Difesa, 12 miliardi in più mentre i docenti perdono potere d’acquisto: quale futuro senza una scuola forte?
| Il contrasto tra una scuola pubblica bisognosa di investimenti e la rapida crescita della spesa destinata alla difesa. |
Mentre la spesa italiana per la difesa cresce rapidamente, la scuola pubblica continua a fare i conti con stipendi poco competitivi, investimenti inferiori alla media internazionale, edifici bisognosi di interventi e una professione docente che fatica ad attrarre i giovani. Non esiste un bonifico che trasferisca direttamente denaro dalle aule scolastiche agli armamenti, ma le cifre raccontano con chiarezza quali siano oggi le priorità politiche e finanziarie del Paese.
Pier Carlo Lava
Secondo i dati elaborati sulla base delle rilevazioni NATO, la spesa italiana per la difesa è passata da 33,4 miliardi di euro nel 2024 a 45,3 miliardi nel 2025, con un incremento vicino ai 12 miliardi, pari al 36%. Un balzo che ha consentito all’Italia di raggiungere il precedente obiettivo del 2% del Pil, ma le cui modalità non risultano ancora completamente trasparenti.

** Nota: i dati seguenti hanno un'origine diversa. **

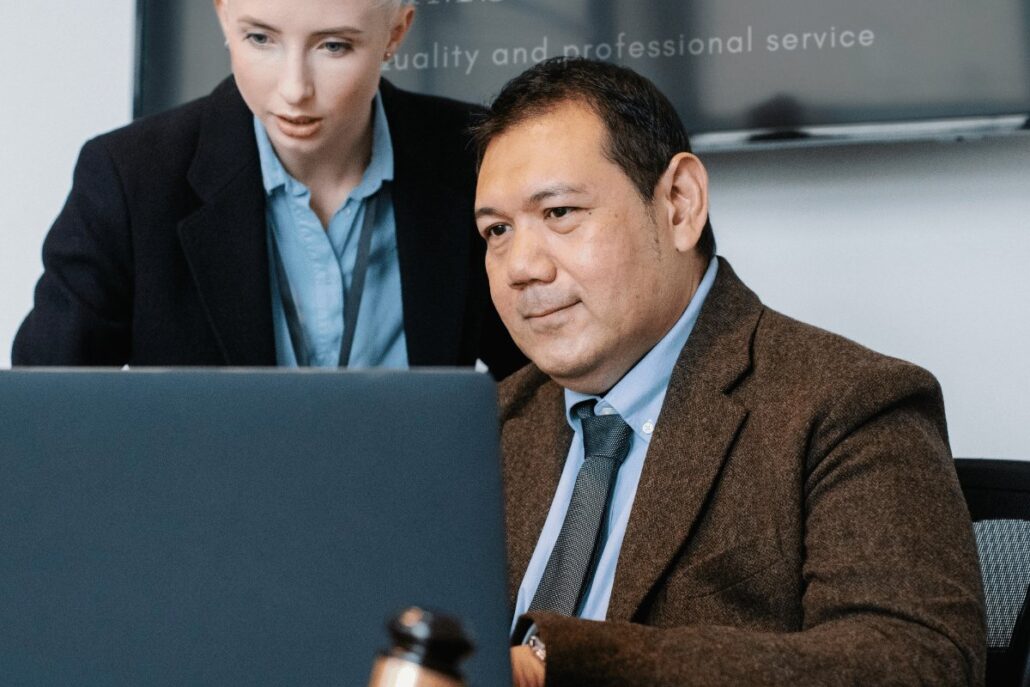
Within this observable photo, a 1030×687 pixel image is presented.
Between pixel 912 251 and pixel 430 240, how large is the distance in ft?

La definizione giornalistica “miliardi per le bombe” è certamente efficace, ma richiede una precisazione. Non tutto l’aumento corrisponde all’acquisto di carri armati, missili o munizioni. Secondo l’analisi dell’Osservatorio sui conti pubblici italiani, il 24% dell’incremento sarebbe riferibile agli armamenti, il 35% al personale e il 38% alla categoria residuale “altro”, comprendente costi operativi, manutenzioni, infrastrutture e diverse attività collegate alla sicurezza.
Una parte consistente dell’aumento potrebbe inoltre derivare dalla riclassificazione di spese già sostenute, includendo nel perimetro NATO settori e personale precedentemente non conteggiati, come componenti della Guardia di Finanza, delle Capitanerie di porto, dello spazio e della cybersicurezza. Il dato dei 12 miliardi è dunque corretto secondo la classificazione NATO, ma non equivale necessariamente a 12 miliardi di nuovi stanziamenti interamente destinati alle armi.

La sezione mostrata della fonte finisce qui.